FYI !! Sementara kita saling berbagi informasi (sharing) tentang Anak-Anak kita untuk 
mendapatkan Gizi / Kesehatan / Pendidikan yang Baik, ada baiknya kita menatap realita 
tentang Anak-Anak di-Timur Indonesia.

Kompas Online >Selasa, 11 Juli 2000

Tragedi KM Cahaya Bahari 
Belajar dari Ketulusan Nurani Stanly


PERTIKAIAN antarkelompok masyarakat yang masih saja membara di Maluku Utara ternyata 
tidak lalu membuat warga di sana lupa terhadap ke-wajibannya, menyediakan pendidikan 
yang layak dan lebih baik bagi anak-anaknya. Warga yang bertikai sadar betul bahwa 
pendidikan anak-anak tetap sangat penting dan tidak boleh terabaikan.

> **Informasi yang Diberikan**
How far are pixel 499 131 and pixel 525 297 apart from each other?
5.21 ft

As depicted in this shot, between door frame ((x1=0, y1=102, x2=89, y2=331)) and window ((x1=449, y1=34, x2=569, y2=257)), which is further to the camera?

> **Soal 1**
Tuliskan ulang bagian kutipan teks yang diawali dengan kata-kata "Kompas Online >Selasa, 11" dan diakhiri dengan "tidak boleh terabaikan.", dengan mengganti "membara" menjadi "berkobar".
> **Soal 2**
Menurut kutipan teks, di wilayah mana pertikaian antarkelompok masyarakat masih membara?

> **Jawaban 1**
Kompas Online >Selasa, 11 Juli 2000

Tragedi KM Cahaya Bahari 
Belajar dari Ketulusan Nurani Stanly


PERTIKAIAN antarkelompok masyarakat yang masih saja berkobar di Maluku Utara ternyata 
tidak lalu membuat warga di sana lupa terhadap ke-wajibannya, menyediakan pendidikan 
yang layak dan lebih baik bagi anak-anaknya. Warga yang bertikai sadar betul bahwa 
pendidikan anak-anak tetap sangat penting dan tidak boleh terabaikan.

> **Jawaban 2**
Di Maluku Utara.